The Platte River Power Authority (PRPA) provides electricity to Fort Collins, Longmont, Loveland, and Estes Park. PRPA made headlines in 2018 when it committed to achieving a 100% fossil fuel-free resource mix by 2030. Now, PRPA management wants to build a new fracked gas/methane power plant that would remain in operation for decades.
Our two PRPA board members – Mayor Jeni Arndt and Utilities Director Kendall Minor – need to ask PRPA management some hard questions before considering approval of any new fossil fuel-based power plant at this stage of the climate crisis. Please send Arndt and Minor an e-message to express your desire for answers to those questions. Their e-addresses are firstname.lastname@example.org and email@example.com, respectively. You can use the sample e-message below, or write your own. Please send your message by Wednesday, September 27th, which is the day before the next PRPA board meeting.
Dear Mayor Arndt and Utilities Director Minor –
I am deeply troubled that PRPA management is asking you to approve moving forward with developing a new fracked gas/methane plant before even completing its 2024 Integrated Resource Plan.
The climate crisis is upon us. PRPA has a goal of 100% non-carbon electricity by 2030, and U.N. Secretary General has called on all developed countries to achieve this goal by 2035. Given these facts, it is of the utmost importance to understand why PRPA wants to rush to build a new methane plant that would remain in operation for decades.

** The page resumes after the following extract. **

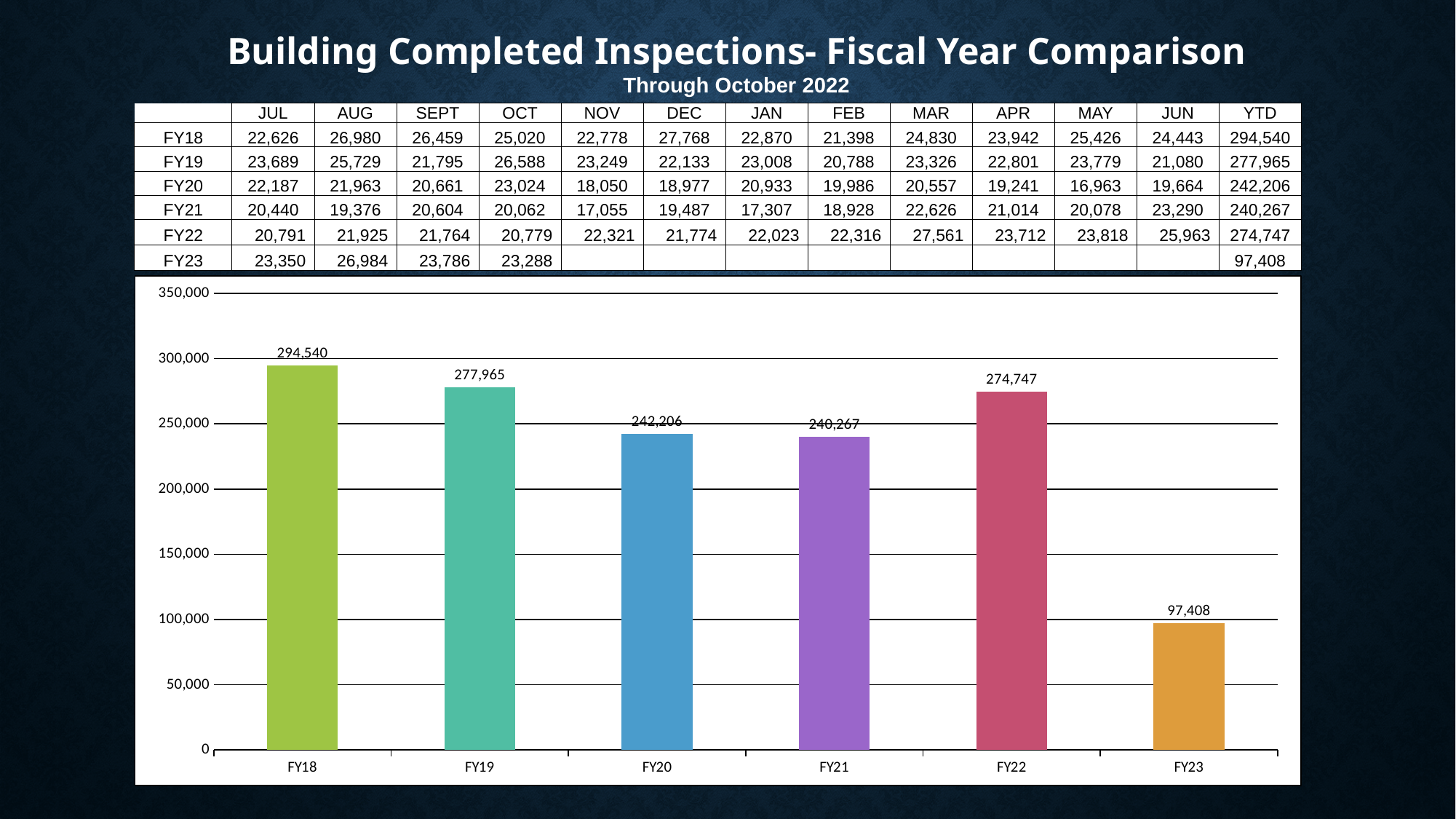
Which fiscal year has the lowest bar in the chart? FY23 What is the title of the slide containing the chart? Building Completed Inspections- Fiscal Year Comparison What is the difference between the FY18 and FY19 values in the bar chart? 16,575 What kind of chart is shown on the slide? bar chart Is the value for FY20 in the bar chart greater or less than 250,000? less What is the difference between the FY22 and FY23 values in the bar chart? 177,339 How many fiscal years are plotted as bars in the chart? 6 Which is larger in the bar chart, the value for FY18 or the value for FY22? FY18 What is the value shown for FY18 in the bar chart? 294,540 What is the value shown for FY23 in the bar chart? 97,408 Which fiscal year has the highest bar in the chart? FY18 What is the value shown for FY21 in the bar chart? 240,267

Before considering approval of any new fossil fuel plant, you should ask PRPA management the following questions, and insist on clear, well documented answers:
- Why can’t the PRPA’s existing methane turbines be used to meet the demand for electricity when wind, solar, and hydropower resources aren’t sufficient to meet that demand?
- Why can’t the existing coal plant – which will be shut down at the end of 2029 – be reconfigured to run on methane when wind, solar, and hydropower resources aren’t sufficient to meet system demands?

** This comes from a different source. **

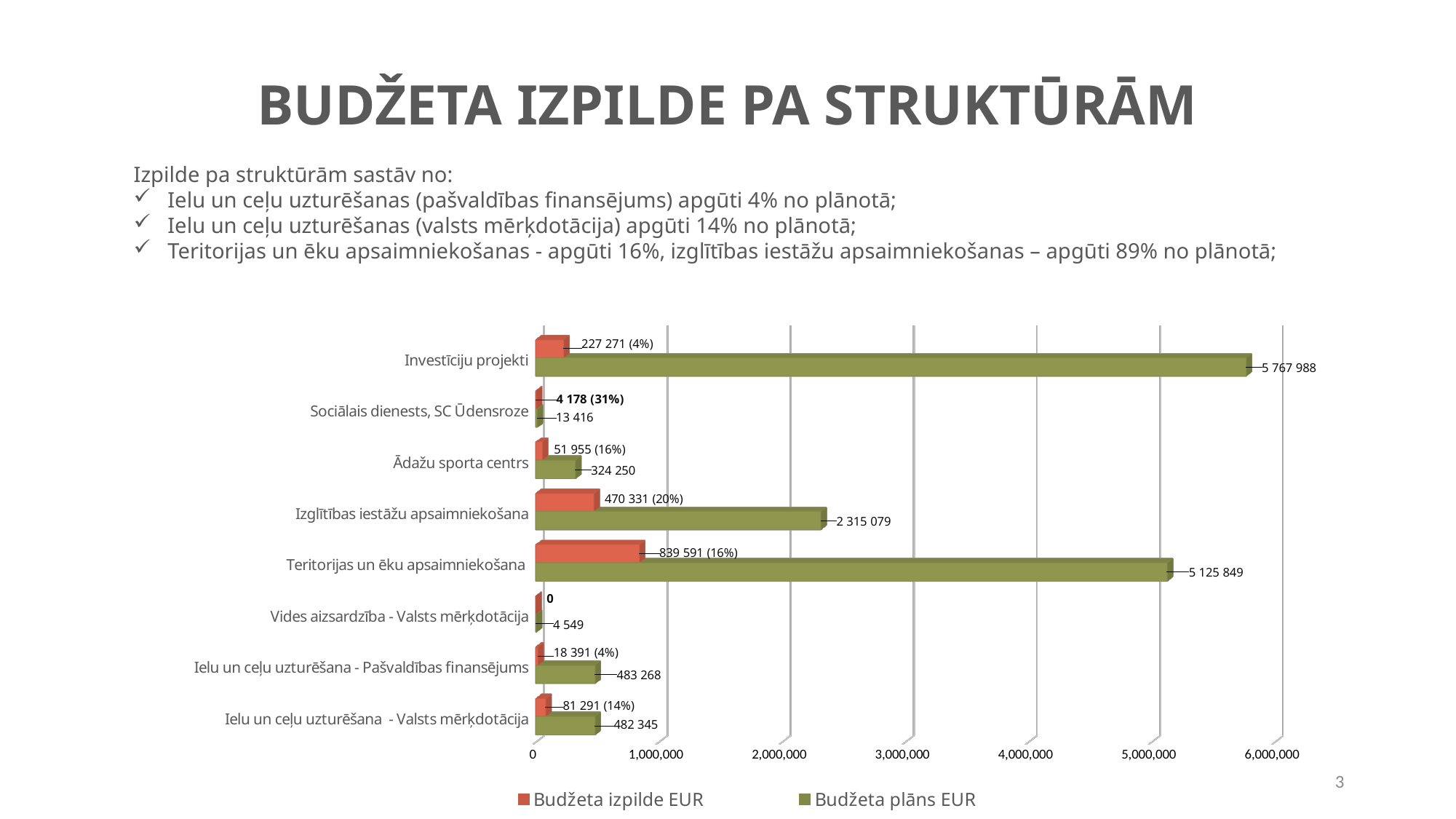
What is the Budžeta plāns EUR value for Investīciju projekti? 5 767 988 What is the Budžeta izpilde EUR value for Vides aizsardzība - Valsts mērķdotācija? 0 Which category has the lowest Budžeta plāns EUR value? Vides aizsardzība - Valsts mērķdotācija Which category has the highest Budžeta izpilde EUR value? Teritorijas un ēku apsaimniekošana What is the Budžeta izpilde EUR value for Teritorijas un ēku apsaimniekošana? 839 591 (16%) What is the Budžeta plāns EUR value for Izglītības iestāžu apsaimniekošana? 2 315 079 How many categories are shown on the chart? 8 How many series does the legend list? 2 What is the difference between the Budžeta plāns EUR and Budžeta izpilde EUR values for Teritorijas un ēku apsaimniekošana? 4 286 258 Which category has the highest Budžeta plāns EUR value? Investīciju projekti Which is larger: the Budžeta plāns EUR value for Ielu un ceļu uzturēšana - Pašvaldības finansējums or for Ādažu sporta centrs? Ielu un ceļu uzturēšana - Pašvaldības finansējums What kind of chart is shown on the slide? Bar chart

- Has the PRPA considered installing long-duration batteries such as those being installed by Xcel in order to bridge any gaps in generation capacity? If not, why not?
- Distributed energy resources – such as solar panels and batteries – can be aggregated to form a “virtual power plant.” Were distributed energy resources fully accounted for in developing the recommendation for a new methane power plant? If not, why not?
- The draft resolution you will consider this Thursday refers to “green hydrogen.” Although green hydrogen is a zero-carbon fuel, how much of it could realistically be used in the proposed new methane plant?
- The draft resolution you will consider this Thursday also refers to “renewable natural gas.” Although renewable natural gas is a low-carbon fuel, how much of it could realistically be used in the proposed new methane plant?
- What was the bidding process for hiring Black and Veatch, a corporation that installs methane power plants, to study the need for more generating capacity? Will Black and Veatch be barred from bidding on designing and building the new power plant?
Given the urgency of the climate crisis, it’s critical that no stone be left unturned to ensure that there is truly no alternative to building a new fossil-fuel generating plant that will remain in service for decades. I look forward to hearing back from you with answers from PRPA management to the above questions.